Por MARINA SILVA
PASSOU-SE MAIS uma Páscoa, para alguns associada apenas a uma animação incomum no comércio. Despida de seus sentidos mais profundos, é como se tivéssemos caído na toca do coelho de Alice e saíssemos lambuzados de chocolate, sem saber bem o como nem o porquê.
E, no entanto, os diferentes significados da Páscoa, tanto para os judeus quanto para os cristãos, nascem de belos momentos da história da humanidade e de sua espiritualidade, essenciais para refletirmos sobre a ideia da passagem, da saída de uma situação para outra, de superação, de salvação.
Na Páscoa dos cristãos, é central a figura de Jesus salvador, o Messias que se sacrificou pela humanidade. Chegam a ser chocantes, em nossos dias, expressões como "salvador da pátria" e "figura messiânica", pejorativamente associadas, ainda que de forma remota, a Cristo. Os salvadores de hoje são os que imaginam poder tudo, inclusive substituir a vontade dos demais pela sua suposta capacidade iluminada de decidir por todos. Nada mais longe do Cristo.
Encanta-me em Jesus ter sido, ao contrário dos autoproclamados messias contemporâneos, um arauto da prevalência da vontade e do desejo das pessoas, do livre-arbítrio. Um episódio, o do encontro com o cego de Jericó, exemplifica o que quero dizer.
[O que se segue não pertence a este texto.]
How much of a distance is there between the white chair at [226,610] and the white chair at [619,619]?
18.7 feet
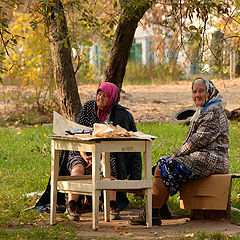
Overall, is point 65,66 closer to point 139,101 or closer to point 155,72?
point 139,101

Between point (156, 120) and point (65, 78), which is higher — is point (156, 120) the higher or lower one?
the lower one

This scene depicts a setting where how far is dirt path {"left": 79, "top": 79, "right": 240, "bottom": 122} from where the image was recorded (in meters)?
14.1

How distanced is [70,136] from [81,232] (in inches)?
35.9

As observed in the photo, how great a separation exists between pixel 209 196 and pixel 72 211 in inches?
56.1

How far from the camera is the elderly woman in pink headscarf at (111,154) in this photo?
562 centimetres

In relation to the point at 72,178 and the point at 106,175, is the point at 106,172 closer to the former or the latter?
the point at 106,175

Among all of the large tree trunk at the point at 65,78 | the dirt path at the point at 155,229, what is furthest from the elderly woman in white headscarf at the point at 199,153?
the large tree trunk at the point at 65,78

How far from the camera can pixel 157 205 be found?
207 inches

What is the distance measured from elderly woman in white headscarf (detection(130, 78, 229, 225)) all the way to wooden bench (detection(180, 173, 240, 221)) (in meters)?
0.09

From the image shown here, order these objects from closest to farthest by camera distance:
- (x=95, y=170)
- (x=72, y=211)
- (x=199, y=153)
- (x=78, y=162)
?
(x=95, y=170), (x=199, y=153), (x=72, y=211), (x=78, y=162)

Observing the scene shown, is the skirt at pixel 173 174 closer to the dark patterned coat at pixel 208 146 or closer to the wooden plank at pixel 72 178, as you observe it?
the dark patterned coat at pixel 208 146

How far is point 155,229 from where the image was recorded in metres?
5.04

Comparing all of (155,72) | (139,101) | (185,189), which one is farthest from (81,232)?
(155,72)

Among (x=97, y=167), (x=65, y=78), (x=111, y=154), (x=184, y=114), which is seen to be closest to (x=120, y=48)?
(x=65, y=78)
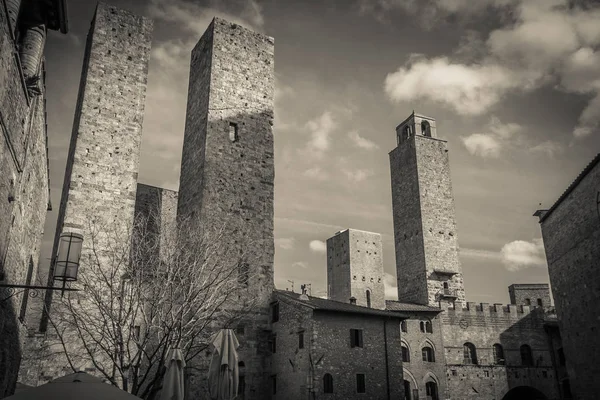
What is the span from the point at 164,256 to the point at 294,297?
6.54m

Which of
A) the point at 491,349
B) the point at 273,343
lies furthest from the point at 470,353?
the point at 273,343

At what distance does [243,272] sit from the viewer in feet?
68.8

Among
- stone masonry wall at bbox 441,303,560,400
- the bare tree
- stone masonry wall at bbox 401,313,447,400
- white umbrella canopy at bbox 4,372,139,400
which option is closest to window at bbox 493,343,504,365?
stone masonry wall at bbox 441,303,560,400

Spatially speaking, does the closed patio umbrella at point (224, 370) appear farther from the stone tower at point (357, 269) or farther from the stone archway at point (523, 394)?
the stone tower at point (357, 269)

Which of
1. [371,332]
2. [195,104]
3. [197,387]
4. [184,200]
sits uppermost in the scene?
[195,104]

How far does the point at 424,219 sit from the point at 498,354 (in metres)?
9.75

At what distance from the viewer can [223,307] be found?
19.9 meters

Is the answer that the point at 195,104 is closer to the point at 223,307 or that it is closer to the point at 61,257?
the point at 223,307

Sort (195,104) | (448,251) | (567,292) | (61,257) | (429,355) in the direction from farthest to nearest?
(448,251) < (429,355) < (195,104) < (567,292) < (61,257)

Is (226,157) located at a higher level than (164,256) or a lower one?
higher

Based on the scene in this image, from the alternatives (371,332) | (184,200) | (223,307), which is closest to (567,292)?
(371,332)

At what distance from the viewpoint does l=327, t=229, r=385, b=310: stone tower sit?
3856 cm

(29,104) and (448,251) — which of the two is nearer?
(29,104)

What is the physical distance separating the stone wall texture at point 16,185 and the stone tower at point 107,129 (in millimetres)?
2270
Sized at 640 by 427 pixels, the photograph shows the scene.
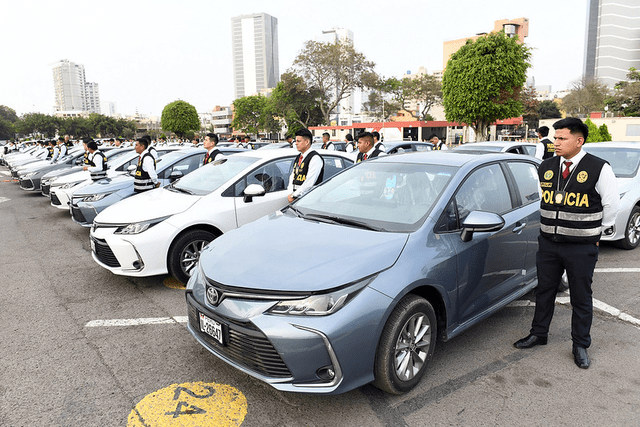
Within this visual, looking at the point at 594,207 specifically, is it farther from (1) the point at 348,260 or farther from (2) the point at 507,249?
(1) the point at 348,260

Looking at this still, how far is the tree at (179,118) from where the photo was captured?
88062 millimetres

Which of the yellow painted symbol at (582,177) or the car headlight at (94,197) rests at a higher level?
the yellow painted symbol at (582,177)

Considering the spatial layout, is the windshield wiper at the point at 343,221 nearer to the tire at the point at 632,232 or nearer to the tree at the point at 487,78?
the tire at the point at 632,232

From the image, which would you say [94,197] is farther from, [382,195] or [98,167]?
[382,195]

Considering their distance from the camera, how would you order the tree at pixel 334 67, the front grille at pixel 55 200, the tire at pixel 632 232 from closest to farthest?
the tire at pixel 632 232, the front grille at pixel 55 200, the tree at pixel 334 67

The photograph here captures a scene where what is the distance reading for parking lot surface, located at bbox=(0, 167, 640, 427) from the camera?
8.82ft

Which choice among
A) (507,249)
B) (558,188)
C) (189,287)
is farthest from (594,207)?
(189,287)

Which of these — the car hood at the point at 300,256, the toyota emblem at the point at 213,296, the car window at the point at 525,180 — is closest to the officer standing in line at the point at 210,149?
the car hood at the point at 300,256

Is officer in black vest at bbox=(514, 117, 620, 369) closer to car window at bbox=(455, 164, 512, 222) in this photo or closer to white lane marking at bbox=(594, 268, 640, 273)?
car window at bbox=(455, 164, 512, 222)

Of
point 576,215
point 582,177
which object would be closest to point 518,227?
point 576,215

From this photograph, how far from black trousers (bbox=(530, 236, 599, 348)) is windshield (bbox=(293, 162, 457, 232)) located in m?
1.00

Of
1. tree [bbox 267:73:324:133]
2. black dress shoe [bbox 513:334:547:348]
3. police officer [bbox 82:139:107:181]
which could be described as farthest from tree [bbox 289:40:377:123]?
black dress shoe [bbox 513:334:547:348]

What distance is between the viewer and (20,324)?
4.12m

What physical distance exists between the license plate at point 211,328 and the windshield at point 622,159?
650cm
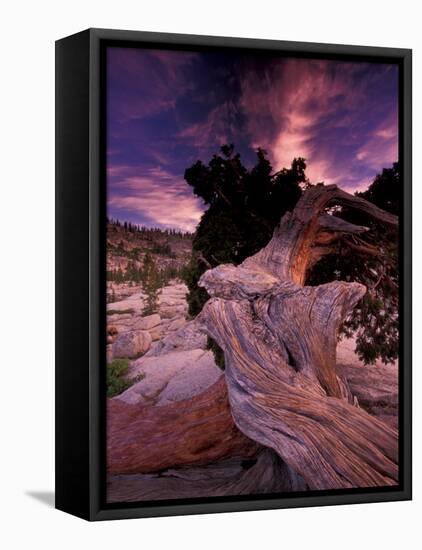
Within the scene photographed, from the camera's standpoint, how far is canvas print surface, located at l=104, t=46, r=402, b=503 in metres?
8.98

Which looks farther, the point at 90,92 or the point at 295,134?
the point at 295,134

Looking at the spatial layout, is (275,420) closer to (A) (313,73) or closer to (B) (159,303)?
(B) (159,303)

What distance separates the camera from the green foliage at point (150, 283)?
29.7 ft

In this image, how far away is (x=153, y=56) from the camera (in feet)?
29.6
Jesus pergunta-lhe: "O que queres que te faça?". E o cego responde: "Senhor, que eu veja". Ao lermos o texto, à primeira vista a pergunta de Cristo parece um tanto absurda, pois ele poderia simplesmente restituir a visão ao cego. Por que perguntar o óbvio?
A resposta, que ressalta também em outras passagens bíblicas, é que Jesus, em lugar de tão-somente afirmar, preservava o espaço de escuta e de escolha das pessoas, a partir de suas circunstâncias. Até mesmo diante de Pilatos, que lhe perguntou se era mesmo o filho de Deus, respondeu: "Tu o dizes".
Na era de crises em que vivemos, tudo o que as pessoas mais querem é que alguém decida por elas: como sair da derrocada econômica, como pagar as prestações, como e em quem votar. E se conformam com o lugar de espectadores-seguidores que lhes é dado.
Impossível não lembrar, das entranhas da Páscoa, que as nossas marcas são a da escolha e a da vontade. E de que isso foi deixado muito claro por alguém injustamente usado como parâmetro para apontar os messiânicos de nosso tempo. Aqueles que se sentem senhores dos destinos alheios e nada mais fazem do que usurpar o papel insubstituível de cada um na superação constante, que é a forma de nos encontrarmos e aos outros nos caminhos que entendemos ser os da nossa salvação.
MARINA SILVA escreve às segundas-feiras nesta coluna.